Trying to insert myself into military life and the things that wives do has been like the old square peg in a round hole saying. The isolation got worse and the depression got worse. I had lived a prior life full of amazing friends, artists, musicians, thinkers, doers, questioning, seeking, creating and supportive people. Now my social life revolved around the occasional work function where none of the young 20 something single soldiers were interested in my mind or what I might have to say. I am a spouse and a mother and it stops at that. I felt myself slipping farther and farther away from an identity that I could be proud of. My marriage was falling apart and had been for a long time.
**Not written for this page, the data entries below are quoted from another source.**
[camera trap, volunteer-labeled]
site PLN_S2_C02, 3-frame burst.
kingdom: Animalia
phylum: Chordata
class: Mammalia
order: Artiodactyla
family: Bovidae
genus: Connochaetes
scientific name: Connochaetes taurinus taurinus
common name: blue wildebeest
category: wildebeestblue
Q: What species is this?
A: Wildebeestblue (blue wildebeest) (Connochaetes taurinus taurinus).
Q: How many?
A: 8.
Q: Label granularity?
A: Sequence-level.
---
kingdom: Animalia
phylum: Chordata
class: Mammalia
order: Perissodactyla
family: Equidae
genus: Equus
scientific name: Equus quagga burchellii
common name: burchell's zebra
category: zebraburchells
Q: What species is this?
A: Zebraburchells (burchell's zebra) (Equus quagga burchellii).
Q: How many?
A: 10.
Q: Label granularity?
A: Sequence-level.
I started to internally shoulder all the blame for this and all of my unhappiness. One night found me wailing and sobbing and a mantra escaped- " I hate myself, I hate myself.." I had one brief thought that everyone would be better off without me and that was it. I made an appointment the next day to see a doctor on base, sucked up my pride and asked to be put on an anti- depressant. I am of the opinion that Americans are over medicated and I had just read the report that the waste from Americans is full of by products from anti- depressants and is affecting the water life. But my husband was preparing to deploy for six months and I couldn't mess around- I was about to be a single parent and could not risk being that depressed. I asked to be put on Welbutrin because I had read that in some clinical studies it was shown to improve sexual disfunction which I hadn't been diagnosed with but I certainly wasn't functioning like I wanted to in that department. I started the medication and my husband shipped off. We didn't make love the night before he left and our parting was thick with sadness and relief.